Per Sinigaglia il sociale è l’acqua in cui nuota da sempre, lo faceva da comunista con devianze anarcoidi, lo fa tutt’ora da anarchico con devianze comuniste. A volte viene da pensare che ami più gli animali che gli uomini, il vero protagonista buono del libro è un gigantesco cane di nome Geronimo, prima amato e poi rapito e sfruttato nell’inferno dei combattimenti gestiti dalla criminalità organizzata e infine di nuovo libero e amato. In realtà l’autore distribuisce il suo amore tra animali e umani, almeno quel pezzo d’umanità che sta dalla parte del torto, la migrante irregolare, il professore di italiano ridotto alla condizione di “barbone” zoppo, il volontario che abbandona la sua origine borghese per mettersi al servizio di chi, superati a fatica recinti e confini, lancia sos. Chiamare Geronimo il cane, per dirne una, è una confessione d’amore per gli apache. 
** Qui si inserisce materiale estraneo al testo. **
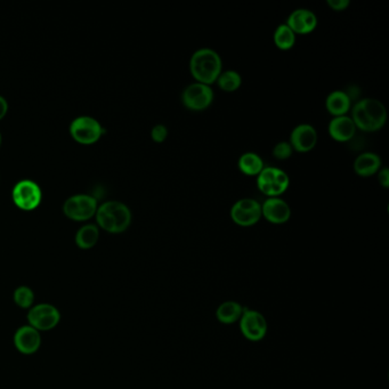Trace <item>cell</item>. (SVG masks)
<instances>
[{
  "mask_svg": "<svg viewBox=\"0 0 389 389\" xmlns=\"http://www.w3.org/2000/svg\"><path fill=\"white\" fill-rule=\"evenodd\" d=\"M353 121L356 128L364 132H376L386 123L387 110L383 102L376 98H362L353 107Z\"/></svg>",
  "mask_w": 389,
  "mask_h": 389,
  "instance_id": "6da1fadb",
  "label": "cell"
},
{
  "mask_svg": "<svg viewBox=\"0 0 389 389\" xmlns=\"http://www.w3.org/2000/svg\"><path fill=\"white\" fill-rule=\"evenodd\" d=\"M190 70L198 83L210 86L222 74V59L220 54L207 47L196 50L191 57Z\"/></svg>",
  "mask_w": 389,
  "mask_h": 389,
  "instance_id": "7a4b0ae2",
  "label": "cell"
},
{
  "mask_svg": "<svg viewBox=\"0 0 389 389\" xmlns=\"http://www.w3.org/2000/svg\"><path fill=\"white\" fill-rule=\"evenodd\" d=\"M96 220L98 227L109 233H123L132 223V211L120 201H107L97 208Z\"/></svg>",
  "mask_w": 389,
  "mask_h": 389,
  "instance_id": "3957f363",
  "label": "cell"
},
{
  "mask_svg": "<svg viewBox=\"0 0 389 389\" xmlns=\"http://www.w3.org/2000/svg\"><path fill=\"white\" fill-rule=\"evenodd\" d=\"M28 324L34 326L39 333L55 329L61 322V312L55 305L50 303L34 304L28 311Z\"/></svg>",
  "mask_w": 389,
  "mask_h": 389,
  "instance_id": "277c9868",
  "label": "cell"
},
{
  "mask_svg": "<svg viewBox=\"0 0 389 389\" xmlns=\"http://www.w3.org/2000/svg\"><path fill=\"white\" fill-rule=\"evenodd\" d=\"M290 184L289 175L284 170L275 167H264L257 175V185L264 194L277 196L288 189Z\"/></svg>",
  "mask_w": 389,
  "mask_h": 389,
  "instance_id": "5b68a950",
  "label": "cell"
},
{
  "mask_svg": "<svg viewBox=\"0 0 389 389\" xmlns=\"http://www.w3.org/2000/svg\"><path fill=\"white\" fill-rule=\"evenodd\" d=\"M97 201L94 196L77 194L64 202L63 213L69 220L85 222L96 215Z\"/></svg>",
  "mask_w": 389,
  "mask_h": 389,
  "instance_id": "8992f818",
  "label": "cell"
},
{
  "mask_svg": "<svg viewBox=\"0 0 389 389\" xmlns=\"http://www.w3.org/2000/svg\"><path fill=\"white\" fill-rule=\"evenodd\" d=\"M14 203L17 208L24 211H31L39 206L43 194L39 185L30 180L17 182L12 192Z\"/></svg>",
  "mask_w": 389,
  "mask_h": 389,
  "instance_id": "52a82bcc",
  "label": "cell"
},
{
  "mask_svg": "<svg viewBox=\"0 0 389 389\" xmlns=\"http://www.w3.org/2000/svg\"><path fill=\"white\" fill-rule=\"evenodd\" d=\"M103 127L96 119L92 117H78L71 123L70 134L78 143L90 145L96 143L103 135Z\"/></svg>",
  "mask_w": 389,
  "mask_h": 389,
  "instance_id": "ba28073f",
  "label": "cell"
},
{
  "mask_svg": "<svg viewBox=\"0 0 389 389\" xmlns=\"http://www.w3.org/2000/svg\"><path fill=\"white\" fill-rule=\"evenodd\" d=\"M262 217V204L251 198H243L231 208V218L240 227H251Z\"/></svg>",
  "mask_w": 389,
  "mask_h": 389,
  "instance_id": "9c48e42d",
  "label": "cell"
},
{
  "mask_svg": "<svg viewBox=\"0 0 389 389\" xmlns=\"http://www.w3.org/2000/svg\"><path fill=\"white\" fill-rule=\"evenodd\" d=\"M182 100L187 109L202 111L213 103V92L211 87L204 83H191L183 90Z\"/></svg>",
  "mask_w": 389,
  "mask_h": 389,
  "instance_id": "30bf717a",
  "label": "cell"
},
{
  "mask_svg": "<svg viewBox=\"0 0 389 389\" xmlns=\"http://www.w3.org/2000/svg\"><path fill=\"white\" fill-rule=\"evenodd\" d=\"M240 330L246 339L260 341L266 336V319L257 311L244 310L240 319Z\"/></svg>",
  "mask_w": 389,
  "mask_h": 389,
  "instance_id": "8fae6325",
  "label": "cell"
},
{
  "mask_svg": "<svg viewBox=\"0 0 389 389\" xmlns=\"http://www.w3.org/2000/svg\"><path fill=\"white\" fill-rule=\"evenodd\" d=\"M14 346L22 355H34L41 347V333L34 326L24 324L15 331L13 337Z\"/></svg>",
  "mask_w": 389,
  "mask_h": 389,
  "instance_id": "7c38bea8",
  "label": "cell"
},
{
  "mask_svg": "<svg viewBox=\"0 0 389 389\" xmlns=\"http://www.w3.org/2000/svg\"><path fill=\"white\" fill-rule=\"evenodd\" d=\"M262 216L274 224H283L291 217V208L279 196H270L262 204Z\"/></svg>",
  "mask_w": 389,
  "mask_h": 389,
  "instance_id": "4fadbf2b",
  "label": "cell"
},
{
  "mask_svg": "<svg viewBox=\"0 0 389 389\" xmlns=\"http://www.w3.org/2000/svg\"><path fill=\"white\" fill-rule=\"evenodd\" d=\"M317 143V132L310 123H300L293 128L290 135V144L295 150L308 152Z\"/></svg>",
  "mask_w": 389,
  "mask_h": 389,
  "instance_id": "5bb4252c",
  "label": "cell"
},
{
  "mask_svg": "<svg viewBox=\"0 0 389 389\" xmlns=\"http://www.w3.org/2000/svg\"><path fill=\"white\" fill-rule=\"evenodd\" d=\"M286 24L295 34H310L317 27V17L312 10L299 8L290 14Z\"/></svg>",
  "mask_w": 389,
  "mask_h": 389,
  "instance_id": "9a60e30c",
  "label": "cell"
},
{
  "mask_svg": "<svg viewBox=\"0 0 389 389\" xmlns=\"http://www.w3.org/2000/svg\"><path fill=\"white\" fill-rule=\"evenodd\" d=\"M356 126L352 118L339 116L333 118L329 123V134L333 140L338 142H347L355 135Z\"/></svg>",
  "mask_w": 389,
  "mask_h": 389,
  "instance_id": "2e32d148",
  "label": "cell"
},
{
  "mask_svg": "<svg viewBox=\"0 0 389 389\" xmlns=\"http://www.w3.org/2000/svg\"><path fill=\"white\" fill-rule=\"evenodd\" d=\"M381 159L373 152H364L359 154L354 161V170L359 176H371L380 169Z\"/></svg>",
  "mask_w": 389,
  "mask_h": 389,
  "instance_id": "e0dca14e",
  "label": "cell"
},
{
  "mask_svg": "<svg viewBox=\"0 0 389 389\" xmlns=\"http://www.w3.org/2000/svg\"><path fill=\"white\" fill-rule=\"evenodd\" d=\"M352 101L347 96L345 90H333L328 95L326 100V107L330 114L335 117L345 116L348 112Z\"/></svg>",
  "mask_w": 389,
  "mask_h": 389,
  "instance_id": "ac0fdd59",
  "label": "cell"
},
{
  "mask_svg": "<svg viewBox=\"0 0 389 389\" xmlns=\"http://www.w3.org/2000/svg\"><path fill=\"white\" fill-rule=\"evenodd\" d=\"M100 239V227L95 224H87L80 227L76 234V244L83 250H90L96 246Z\"/></svg>",
  "mask_w": 389,
  "mask_h": 389,
  "instance_id": "d6986e66",
  "label": "cell"
},
{
  "mask_svg": "<svg viewBox=\"0 0 389 389\" xmlns=\"http://www.w3.org/2000/svg\"><path fill=\"white\" fill-rule=\"evenodd\" d=\"M242 306L236 302H225L217 308L216 316L220 322L224 324H232L241 319L242 316Z\"/></svg>",
  "mask_w": 389,
  "mask_h": 389,
  "instance_id": "ffe728a7",
  "label": "cell"
},
{
  "mask_svg": "<svg viewBox=\"0 0 389 389\" xmlns=\"http://www.w3.org/2000/svg\"><path fill=\"white\" fill-rule=\"evenodd\" d=\"M238 165H239L240 170L249 176L258 175L264 168L263 159L255 152L243 154L240 156Z\"/></svg>",
  "mask_w": 389,
  "mask_h": 389,
  "instance_id": "44dd1931",
  "label": "cell"
},
{
  "mask_svg": "<svg viewBox=\"0 0 389 389\" xmlns=\"http://www.w3.org/2000/svg\"><path fill=\"white\" fill-rule=\"evenodd\" d=\"M274 43L280 50H290L296 43V34L286 24H280L274 32Z\"/></svg>",
  "mask_w": 389,
  "mask_h": 389,
  "instance_id": "7402d4cb",
  "label": "cell"
},
{
  "mask_svg": "<svg viewBox=\"0 0 389 389\" xmlns=\"http://www.w3.org/2000/svg\"><path fill=\"white\" fill-rule=\"evenodd\" d=\"M13 300L17 307L29 311L36 304V295L30 286H19L14 290Z\"/></svg>",
  "mask_w": 389,
  "mask_h": 389,
  "instance_id": "603a6c76",
  "label": "cell"
},
{
  "mask_svg": "<svg viewBox=\"0 0 389 389\" xmlns=\"http://www.w3.org/2000/svg\"><path fill=\"white\" fill-rule=\"evenodd\" d=\"M216 81L218 86L225 92H234L241 86L242 78L240 76L239 72L234 70H227L222 72L220 77L217 78Z\"/></svg>",
  "mask_w": 389,
  "mask_h": 389,
  "instance_id": "cb8c5ba5",
  "label": "cell"
},
{
  "mask_svg": "<svg viewBox=\"0 0 389 389\" xmlns=\"http://www.w3.org/2000/svg\"><path fill=\"white\" fill-rule=\"evenodd\" d=\"M293 147L289 142H279L275 144V147H273V154L276 159L284 160L288 159L293 154Z\"/></svg>",
  "mask_w": 389,
  "mask_h": 389,
  "instance_id": "d4e9b609",
  "label": "cell"
},
{
  "mask_svg": "<svg viewBox=\"0 0 389 389\" xmlns=\"http://www.w3.org/2000/svg\"><path fill=\"white\" fill-rule=\"evenodd\" d=\"M167 136H168V129L165 125H156L152 128L151 137L156 143H162L163 140H166Z\"/></svg>",
  "mask_w": 389,
  "mask_h": 389,
  "instance_id": "484cf974",
  "label": "cell"
},
{
  "mask_svg": "<svg viewBox=\"0 0 389 389\" xmlns=\"http://www.w3.org/2000/svg\"><path fill=\"white\" fill-rule=\"evenodd\" d=\"M350 3V0H328V5L335 10H346Z\"/></svg>",
  "mask_w": 389,
  "mask_h": 389,
  "instance_id": "4316f807",
  "label": "cell"
},
{
  "mask_svg": "<svg viewBox=\"0 0 389 389\" xmlns=\"http://www.w3.org/2000/svg\"><path fill=\"white\" fill-rule=\"evenodd\" d=\"M378 178L383 187H389V169L387 167H383L381 169L378 170Z\"/></svg>",
  "mask_w": 389,
  "mask_h": 389,
  "instance_id": "83f0119b",
  "label": "cell"
},
{
  "mask_svg": "<svg viewBox=\"0 0 389 389\" xmlns=\"http://www.w3.org/2000/svg\"><path fill=\"white\" fill-rule=\"evenodd\" d=\"M7 110H8L7 101L3 96H0V120L3 119V117L6 116Z\"/></svg>",
  "mask_w": 389,
  "mask_h": 389,
  "instance_id": "f1b7e54d",
  "label": "cell"
},
{
  "mask_svg": "<svg viewBox=\"0 0 389 389\" xmlns=\"http://www.w3.org/2000/svg\"><path fill=\"white\" fill-rule=\"evenodd\" d=\"M1 143H3V138H1V134H0V147H1Z\"/></svg>",
  "mask_w": 389,
  "mask_h": 389,
  "instance_id": "f546056e",
  "label": "cell"
}]
</instances>
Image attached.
Buoni e cattivi si rincorrono In mezzo all’inferno dove i più fragili inevitabilmente vengono sospinti, e ne escono. Tanya dalla prostituzione, Bruno dal degrado e dall’alcol, Geronimo dalle guerre canine, ne escono con l’aiuto della sorte, della coscienza e della volontà, della solidarietà di un camionista, di un prete, di un centro sociale, di una prostituta involontaria. Il centro sociale non entra per caso nel libro, perché fa parte dell’impegno presente passato e futuro di Sergio Sinigaglia. 
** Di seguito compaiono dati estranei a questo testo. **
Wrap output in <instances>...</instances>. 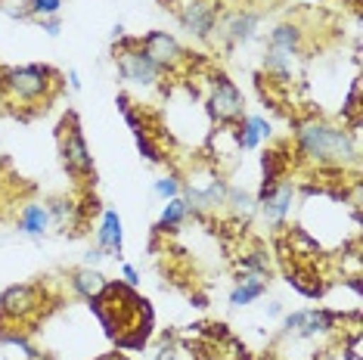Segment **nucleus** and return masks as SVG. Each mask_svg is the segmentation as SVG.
Instances as JSON below:
<instances>
[{
  "label": "nucleus",
  "mask_w": 363,
  "mask_h": 360,
  "mask_svg": "<svg viewBox=\"0 0 363 360\" xmlns=\"http://www.w3.org/2000/svg\"><path fill=\"white\" fill-rule=\"evenodd\" d=\"M16 224H19V230L26 236H31V240H40V236L50 230V224H53V220H50V208L40 206V202H28V206L19 211V220H16Z\"/></svg>",
  "instance_id": "ddd939ff"
},
{
  "label": "nucleus",
  "mask_w": 363,
  "mask_h": 360,
  "mask_svg": "<svg viewBox=\"0 0 363 360\" xmlns=\"http://www.w3.org/2000/svg\"><path fill=\"white\" fill-rule=\"evenodd\" d=\"M342 283H348V289L354 292V296H363V280H360V274H354V276H348V280H342Z\"/></svg>",
  "instance_id": "393cba45"
},
{
  "label": "nucleus",
  "mask_w": 363,
  "mask_h": 360,
  "mask_svg": "<svg viewBox=\"0 0 363 360\" xmlns=\"http://www.w3.org/2000/svg\"><path fill=\"white\" fill-rule=\"evenodd\" d=\"M47 289L40 283H19L0 296V323H28L44 310Z\"/></svg>",
  "instance_id": "39448f33"
},
{
  "label": "nucleus",
  "mask_w": 363,
  "mask_h": 360,
  "mask_svg": "<svg viewBox=\"0 0 363 360\" xmlns=\"http://www.w3.org/2000/svg\"><path fill=\"white\" fill-rule=\"evenodd\" d=\"M180 26L196 38H208L218 28V6H214V0H186L180 6Z\"/></svg>",
  "instance_id": "6e6552de"
},
{
  "label": "nucleus",
  "mask_w": 363,
  "mask_h": 360,
  "mask_svg": "<svg viewBox=\"0 0 363 360\" xmlns=\"http://www.w3.org/2000/svg\"><path fill=\"white\" fill-rule=\"evenodd\" d=\"M140 47L152 56V62L159 65L164 75H168V72H174V69H180V65H186L184 47H180L177 38H171L168 31H150L146 38H140Z\"/></svg>",
  "instance_id": "0eeeda50"
},
{
  "label": "nucleus",
  "mask_w": 363,
  "mask_h": 360,
  "mask_svg": "<svg viewBox=\"0 0 363 360\" xmlns=\"http://www.w3.org/2000/svg\"><path fill=\"white\" fill-rule=\"evenodd\" d=\"M72 286H75V292L81 298H87V301H94V298H100L103 296V289L109 286V280L100 274V270H94V267H81L72 274Z\"/></svg>",
  "instance_id": "dca6fc26"
},
{
  "label": "nucleus",
  "mask_w": 363,
  "mask_h": 360,
  "mask_svg": "<svg viewBox=\"0 0 363 360\" xmlns=\"http://www.w3.org/2000/svg\"><path fill=\"white\" fill-rule=\"evenodd\" d=\"M180 357H184V351L177 348V342H164L162 351L155 354V360H180Z\"/></svg>",
  "instance_id": "5701e85b"
},
{
  "label": "nucleus",
  "mask_w": 363,
  "mask_h": 360,
  "mask_svg": "<svg viewBox=\"0 0 363 360\" xmlns=\"http://www.w3.org/2000/svg\"><path fill=\"white\" fill-rule=\"evenodd\" d=\"M348 121V130L357 137L360 130V78H354V84L348 90V100H345V109H342V125Z\"/></svg>",
  "instance_id": "6ab92c4d"
},
{
  "label": "nucleus",
  "mask_w": 363,
  "mask_h": 360,
  "mask_svg": "<svg viewBox=\"0 0 363 360\" xmlns=\"http://www.w3.org/2000/svg\"><path fill=\"white\" fill-rule=\"evenodd\" d=\"M137 150H140V155H143L146 162H152V165H162L164 162V152L155 146L152 134H137Z\"/></svg>",
  "instance_id": "412c9836"
},
{
  "label": "nucleus",
  "mask_w": 363,
  "mask_h": 360,
  "mask_svg": "<svg viewBox=\"0 0 363 360\" xmlns=\"http://www.w3.org/2000/svg\"><path fill=\"white\" fill-rule=\"evenodd\" d=\"M267 276H261V274H242L239 276V283L233 286V292H230V305L233 308H245V305H252L255 298H261L264 292H267Z\"/></svg>",
  "instance_id": "2eb2a0df"
},
{
  "label": "nucleus",
  "mask_w": 363,
  "mask_h": 360,
  "mask_svg": "<svg viewBox=\"0 0 363 360\" xmlns=\"http://www.w3.org/2000/svg\"><path fill=\"white\" fill-rule=\"evenodd\" d=\"M189 202L184 199V196H174V199H168V206L162 208V218H159V224H155V233H168V230H174V227H180L184 220L189 218Z\"/></svg>",
  "instance_id": "a211bd4d"
},
{
  "label": "nucleus",
  "mask_w": 363,
  "mask_h": 360,
  "mask_svg": "<svg viewBox=\"0 0 363 360\" xmlns=\"http://www.w3.org/2000/svg\"><path fill=\"white\" fill-rule=\"evenodd\" d=\"M286 146V143H283ZM283 146H274V150L264 152L261 159V171H264V180H261V193H267L270 186H277L279 180H286V171H289V155L283 152ZM258 193V196H261Z\"/></svg>",
  "instance_id": "4468645a"
},
{
  "label": "nucleus",
  "mask_w": 363,
  "mask_h": 360,
  "mask_svg": "<svg viewBox=\"0 0 363 360\" xmlns=\"http://www.w3.org/2000/svg\"><path fill=\"white\" fill-rule=\"evenodd\" d=\"M38 22H40V28H44L50 38H56V35H60V31H62L60 16H47V19H38Z\"/></svg>",
  "instance_id": "b1692460"
},
{
  "label": "nucleus",
  "mask_w": 363,
  "mask_h": 360,
  "mask_svg": "<svg viewBox=\"0 0 363 360\" xmlns=\"http://www.w3.org/2000/svg\"><path fill=\"white\" fill-rule=\"evenodd\" d=\"M60 87H62V75L50 65L31 62L0 72V100L13 106V112L22 118H26V109H31L28 116L47 112V106L53 103Z\"/></svg>",
  "instance_id": "f03ea898"
},
{
  "label": "nucleus",
  "mask_w": 363,
  "mask_h": 360,
  "mask_svg": "<svg viewBox=\"0 0 363 360\" xmlns=\"http://www.w3.org/2000/svg\"><path fill=\"white\" fill-rule=\"evenodd\" d=\"M152 193L159 196V199H174V196H180V177L177 174H168V177H159L152 184Z\"/></svg>",
  "instance_id": "4be33fe9"
},
{
  "label": "nucleus",
  "mask_w": 363,
  "mask_h": 360,
  "mask_svg": "<svg viewBox=\"0 0 363 360\" xmlns=\"http://www.w3.org/2000/svg\"><path fill=\"white\" fill-rule=\"evenodd\" d=\"M292 202H295V184L292 180H279L277 186H270L267 193L258 196V206H261V215L270 220V224H283L286 215L292 211Z\"/></svg>",
  "instance_id": "1a4fd4ad"
},
{
  "label": "nucleus",
  "mask_w": 363,
  "mask_h": 360,
  "mask_svg": "<svg viewBox=\"0 0 363 360\" xmlns=\"http://www.w3.org/2000/svg\"><path fill=\"white\" fill-rule=\"evenodd\" d=\"M121 44H115V65H118V75L130 81V84H140V87H152L164 78V72L152 62V56L140 47V38H128L121 35L118 38Z\"/></svg>",
  "instance_id": "20e7f679"
},
{
  "label": "nucleus",
  "mask_w": 363,
  "mask_h": 360,
  "mask_svg": "<svg viewBox=\"0 0 363 360\" xmlns=\"http://www.w3.org/2000/svg\"><path fill=\"white\" fill-rule=\"evenodd\" d=\"M261 22V13H252V10H236L230 13L224 22H220V35L227 38V44H245V40L255 38V28Z\"/></svg>",
  "instance_id": "9d476101"
},
{
  "label": "nucleus",
  "mask_w": 363,
  "mask_h": 360,
  "mask_svg": "<svg viewBox=\"0 0 363 360\" xmlns=\"http://www.w3.org/2000/svg\"><path fill=\"white\" fill-rule=\"evenodd\" d=\"M295 152L317 168L357 165V137L348 128H335L323 118L295 121Z\"/></svg>",
  "instance_id": "f257e3e1"
},
{
  "label": "nucleus",
  "mask_w": 363,
  "mask_h": 360,
  "mask_svg": "<svg viewBox=\"0 0 363 360\" xmlns=\"http://www.w3.org/2000/svg\"><path fill=\"white\" fill-rule=\"evenodd\" d=\"M279 314H283V305H270L267 308V317H279Z\"/></svg>",
  "instance_id": "cd10ccee"
},
{
  "label": "nucleus",
  "mask_w": 363,
  "mask_h": 360,
  "mask_svg": "<svg viewBox=\"0 0 363 360\" xmlns=\"http://www.w3.org/2000/svg\"><path fill=\"white\" fill-rule=\"evenodd\" d=\"M56 140H60V155H62V168L69 171L72 180H78L81 186H94L96 184V168H94V155L87 150V140L81 134V121L78 112H65L60 128H56Z\"/></svg>",
  "instance_id": "7ed1b4c3"
},
{
  "label": "nucleus",
  "mask_w": 363,
  "mask_h": 360,
  "mask_svg": "<svg viewBox=\"0 0 363 360\" xmlns=\"http://www.w3.org/2000/svg\"><path fill=\"white\" fill-rule=\"evenodd\" d=\"M121 274H125V280H128V286H137V283H140V274H137V267H130V264H125V267H121Z\"/></svg>",
  "instance_id": "a878e982"
},
{
  "label": "nucleus",
  "mask_w": 363,
  "mask_h": 360,
  "mask_svg": "<svg viewBox=\"0 0 363 360\" xmlns=\"http://www.w3.org/2000/svg\"><path fill=\"white\" fill-rule=\"evenodd\" d=\"M208 112L218 125H239L245 116V100L239 94V87L227 75L211 78V94H208Z\"/></svg>",
  "instance_id": "423d86ee"
},
{
  "label": "nucleus",
  "mask_w": 363,
  "mask_h": 360,
  "mask_svg": "<svg viewBox=\"0 0 363 360\" xmlns=\"http://www.w3.org/2000/svg\"><path fill=\"white\" fill-rule=\"evenodd\" d=\"M62 10V0H28L26 10L16 13L22 19H47V16H60Z\"/></svg>",
  "instance_id": "aec40b11"
},
{
  "label": "nucleus",
  "mask_w": 363,
  "mask_h": 360,
  "mask_svg": "<svg viewBox=\"0 0 363 360\" xmlns=\"http://www.w3.org/2000/svg\"><path fill=\"white\" fill-rule=\"evenodd\" d=\"M69 87H72V90H81V78H78V72H75V69L69 72Z\"/></svg>",
  "instance_id": "bb28decb"
},
{
  "label": "nucleus",
  "mask_w": 363,
  "mask_h": 360,
  "mask_svg": "<svg viewBox=\"0 0 363 360\" xmlns=\"http://www.w3.org/2000/svg\"><path fill=\"white\" fill-rule=\"evenodd\" d=\"M264 137H270V125L261 116H249L239 121V134H236L239 150H258V143Z\"/></svg>",
  "instance_id": "f3484780"
},
{
  "label": "nucleus",
  "mask_w": 363,
  "mask_h": 360,
  "mask_svg": "<svg viewBox=\"0 0 363 360\" xmlns=\"http://www.w3.org/2000/svg\"><path fill=\"white\" fill-rule=\"evenodd\" d=\"M96 249L109 252V255H121V249H125V230H121V218L115 208L103 211V224L96 230Z\"/></svg>",
  "instance_id": "9b49d317"
},
{
  "label": "nucleus",
  "mask_w": 363,
  "mask_h": 360,
  "mask_svg": "<svg viewBox=\"0 0 363 360\" xmlns=\"http://www.w3.org/2000/svg\"><path fill=\"white\" fill-rule=\"evenodd\" d=\"M267 47H274V50H279L283 56H301L304 53V31L301 26H295V22H283V26H277L274 31H270V40Z\"/></svg>",
  "instance_id": "f8f14e48"
}]
</instances>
Questo stesso libro, come le sue cronache e la sua stessa vita, fa parte di tale impegno. I lettori penseranno: perché ci parli più dell’autore che del libro? Semplice, perché bisogna leggere i libri e non i riassuntini del recensore di turno. E val la pena leggere In mezzo all’inferno, editore Pequod, perché è ben scritto, ben pensato, ti costringe a prendere parte, cioè a uscire dal recinto degli indifferenti.